MATERIAL PROVIDED
========================================================================
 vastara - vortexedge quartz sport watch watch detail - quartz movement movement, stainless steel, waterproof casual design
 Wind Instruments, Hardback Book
========================================================================
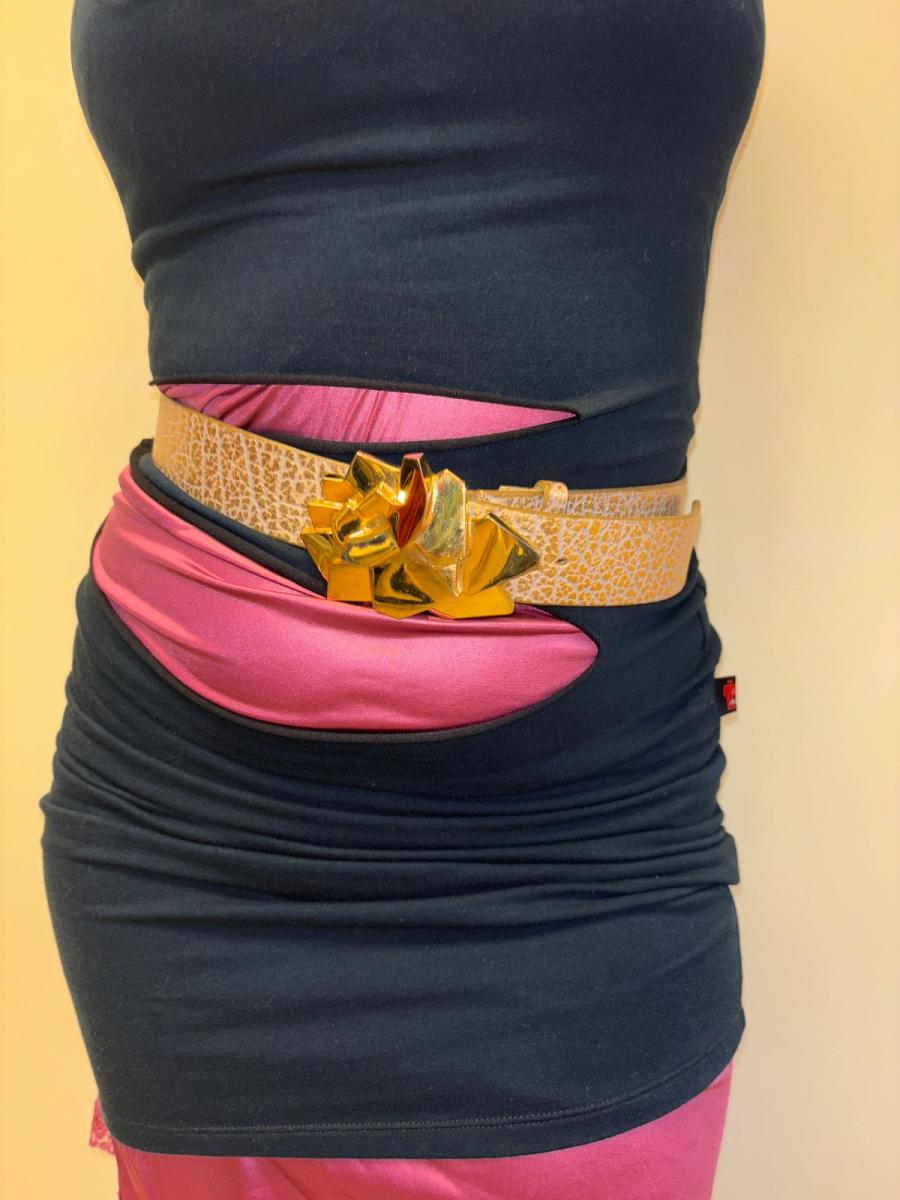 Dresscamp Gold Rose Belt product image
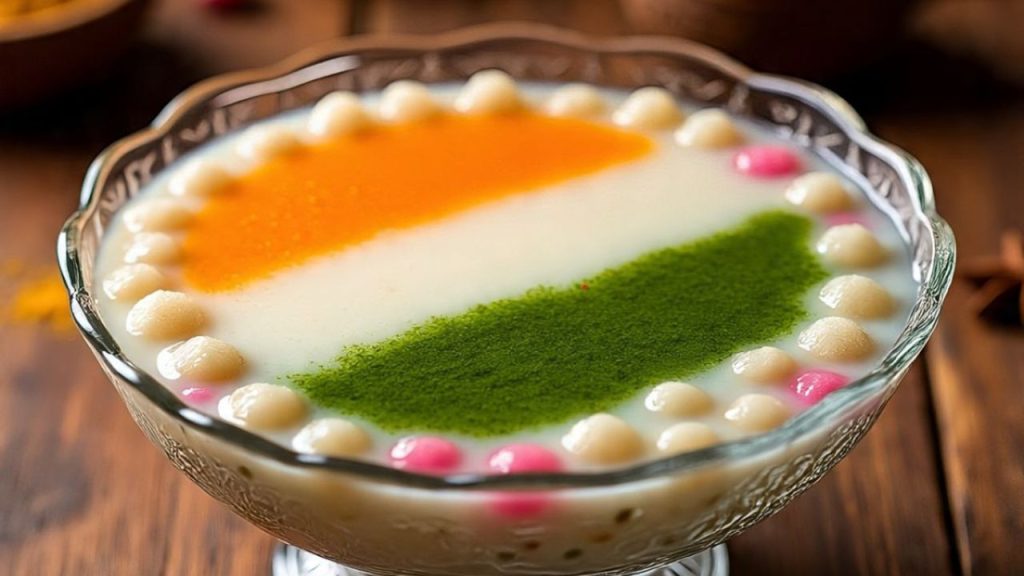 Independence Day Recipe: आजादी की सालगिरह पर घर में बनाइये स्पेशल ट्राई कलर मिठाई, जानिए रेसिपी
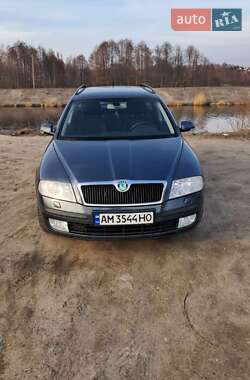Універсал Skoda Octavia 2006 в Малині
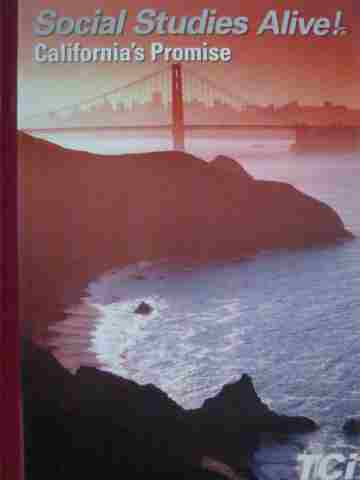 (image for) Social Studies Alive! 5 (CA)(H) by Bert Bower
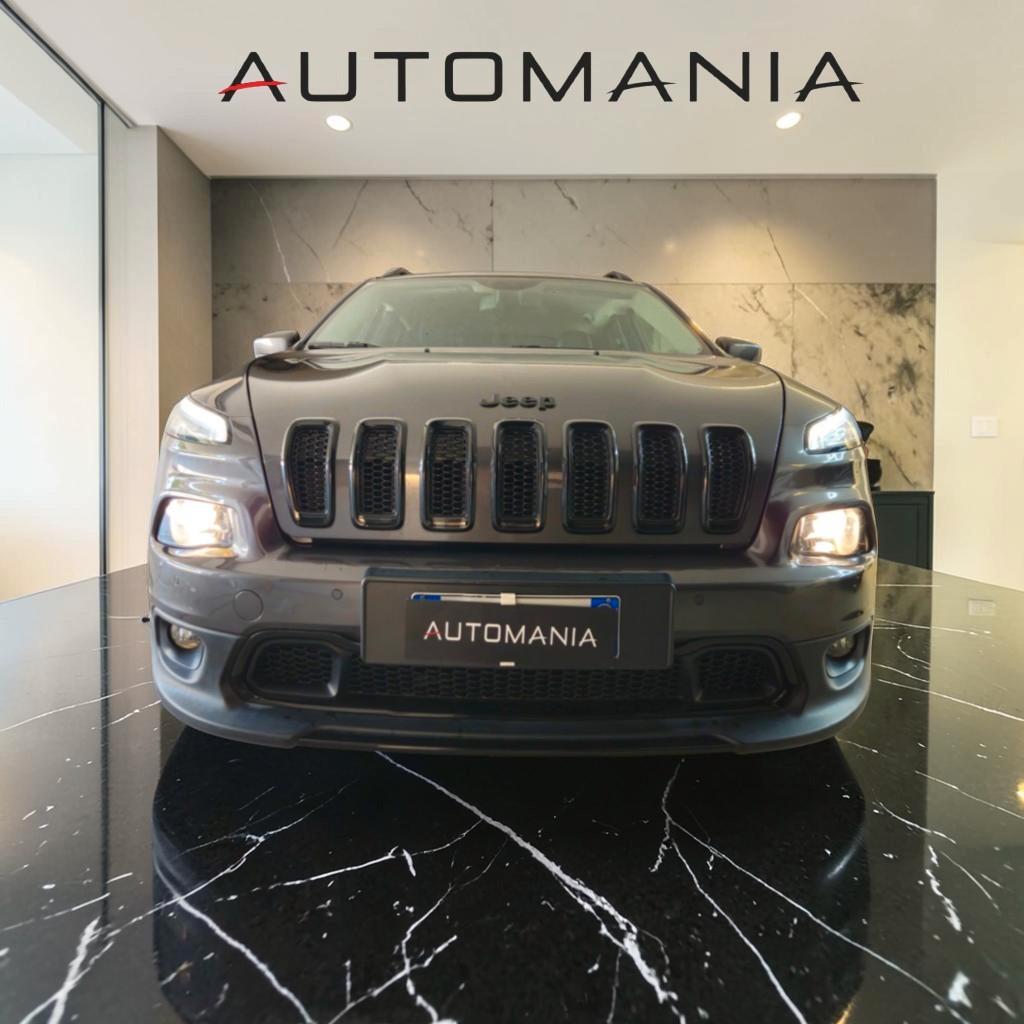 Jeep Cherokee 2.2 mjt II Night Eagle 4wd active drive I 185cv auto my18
========================================================================
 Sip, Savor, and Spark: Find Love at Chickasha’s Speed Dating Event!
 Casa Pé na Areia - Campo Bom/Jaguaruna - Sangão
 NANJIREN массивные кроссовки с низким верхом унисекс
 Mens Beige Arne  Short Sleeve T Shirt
========================================================================
ABOUT THIS TASK
Can you quote the data from the line that contains "Sip, Savor, and" through the line that contains "Mens Beige Arne", word for word?

WRITTEN ANSWER
 Sip, Savor, and Spark: Find Love at Chickasha’s Speed Dating Event!
 Casa Pé na Areia - Campo Bom/Jaguaruna - Sangão
 NANJIREN массивные кроссовки с низким верхом унисекс
 Mens Beige Arne  Short Sleeve T Shirt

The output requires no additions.